I have been told by physicians on the North Coast that the low reimbursement rates you initially offered helped to cause the low rate of participation in your network. However, as you expand your networks, new physicians joining are offered more reasonable rates. I am concerned that the few physicians who accepted low initial rates are now locked into multi-year contracts that put them at a significant financial disadvantage. The result is an unjust system by which the very physicians who helped establish your networks on the exchange are now being punished. What recourse do they have when you sign new contracts with other physicians at more reasonable rates?

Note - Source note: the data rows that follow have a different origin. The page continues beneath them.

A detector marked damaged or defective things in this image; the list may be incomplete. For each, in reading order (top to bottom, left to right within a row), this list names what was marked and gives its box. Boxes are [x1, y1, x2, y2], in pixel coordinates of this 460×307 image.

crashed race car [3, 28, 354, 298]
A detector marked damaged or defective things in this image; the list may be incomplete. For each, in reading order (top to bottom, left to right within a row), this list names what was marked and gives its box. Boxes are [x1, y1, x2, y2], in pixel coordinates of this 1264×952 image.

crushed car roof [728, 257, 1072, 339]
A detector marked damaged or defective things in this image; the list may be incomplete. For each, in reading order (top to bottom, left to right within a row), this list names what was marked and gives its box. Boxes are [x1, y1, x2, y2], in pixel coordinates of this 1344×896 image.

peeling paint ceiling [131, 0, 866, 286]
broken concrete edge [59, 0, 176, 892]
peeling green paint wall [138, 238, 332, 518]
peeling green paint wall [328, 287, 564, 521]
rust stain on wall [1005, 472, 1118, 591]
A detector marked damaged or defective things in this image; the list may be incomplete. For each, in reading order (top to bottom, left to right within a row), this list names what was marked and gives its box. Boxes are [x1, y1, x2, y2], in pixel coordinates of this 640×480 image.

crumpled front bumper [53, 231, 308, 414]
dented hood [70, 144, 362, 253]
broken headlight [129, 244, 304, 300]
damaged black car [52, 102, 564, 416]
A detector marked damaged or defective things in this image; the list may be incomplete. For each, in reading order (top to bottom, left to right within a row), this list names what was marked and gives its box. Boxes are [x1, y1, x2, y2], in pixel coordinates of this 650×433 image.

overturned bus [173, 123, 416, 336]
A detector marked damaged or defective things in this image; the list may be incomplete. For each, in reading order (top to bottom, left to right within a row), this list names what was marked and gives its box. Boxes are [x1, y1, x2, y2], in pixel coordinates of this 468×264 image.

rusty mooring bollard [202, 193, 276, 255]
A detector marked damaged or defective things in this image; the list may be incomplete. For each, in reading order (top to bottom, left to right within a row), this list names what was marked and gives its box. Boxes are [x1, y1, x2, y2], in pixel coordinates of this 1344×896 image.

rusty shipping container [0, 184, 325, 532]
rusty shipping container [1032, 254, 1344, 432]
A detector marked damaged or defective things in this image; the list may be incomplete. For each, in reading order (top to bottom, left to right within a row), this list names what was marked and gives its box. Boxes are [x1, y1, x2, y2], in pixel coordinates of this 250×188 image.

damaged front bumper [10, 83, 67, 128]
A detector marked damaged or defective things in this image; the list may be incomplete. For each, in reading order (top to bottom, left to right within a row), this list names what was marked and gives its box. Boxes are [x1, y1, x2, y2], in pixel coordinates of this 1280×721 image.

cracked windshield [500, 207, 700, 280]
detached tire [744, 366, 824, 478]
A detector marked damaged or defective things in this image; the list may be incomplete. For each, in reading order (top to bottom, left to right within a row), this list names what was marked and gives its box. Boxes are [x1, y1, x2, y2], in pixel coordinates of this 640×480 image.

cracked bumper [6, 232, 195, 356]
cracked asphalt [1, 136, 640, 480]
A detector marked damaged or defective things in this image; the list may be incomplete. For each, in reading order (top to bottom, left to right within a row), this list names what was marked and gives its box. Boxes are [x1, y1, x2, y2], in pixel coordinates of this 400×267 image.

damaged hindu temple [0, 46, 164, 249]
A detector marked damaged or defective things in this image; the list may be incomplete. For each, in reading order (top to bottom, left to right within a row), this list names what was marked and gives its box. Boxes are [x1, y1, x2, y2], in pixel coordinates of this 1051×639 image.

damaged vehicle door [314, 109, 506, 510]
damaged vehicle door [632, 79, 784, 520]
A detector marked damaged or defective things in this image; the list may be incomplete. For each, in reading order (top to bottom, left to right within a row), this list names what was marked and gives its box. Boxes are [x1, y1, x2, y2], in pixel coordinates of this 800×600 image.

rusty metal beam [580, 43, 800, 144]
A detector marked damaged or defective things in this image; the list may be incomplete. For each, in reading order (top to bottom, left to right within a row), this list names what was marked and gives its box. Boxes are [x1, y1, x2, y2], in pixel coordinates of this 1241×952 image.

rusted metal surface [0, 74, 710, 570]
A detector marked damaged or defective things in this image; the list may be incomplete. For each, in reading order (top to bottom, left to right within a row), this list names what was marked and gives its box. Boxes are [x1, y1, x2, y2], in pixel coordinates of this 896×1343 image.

The Affordable Care Act was passed in response to our nation's untenable health care system, which was costly and fell far short of providing universal coverage. Despite the successes of the Affordable Care Act to date, these long-running failures will not be fixed overnight. This fall is an opportunity to assess the progress made on the road to full, universal coverage for all Americans, as new rates are published and consumers participate in a second open enrollment period. I look forward to your response explaining how Anthem is resolving the problems from the first enrollment period, and how you will take advantage of this second opportunity to address challenges facing my North Coast constituents.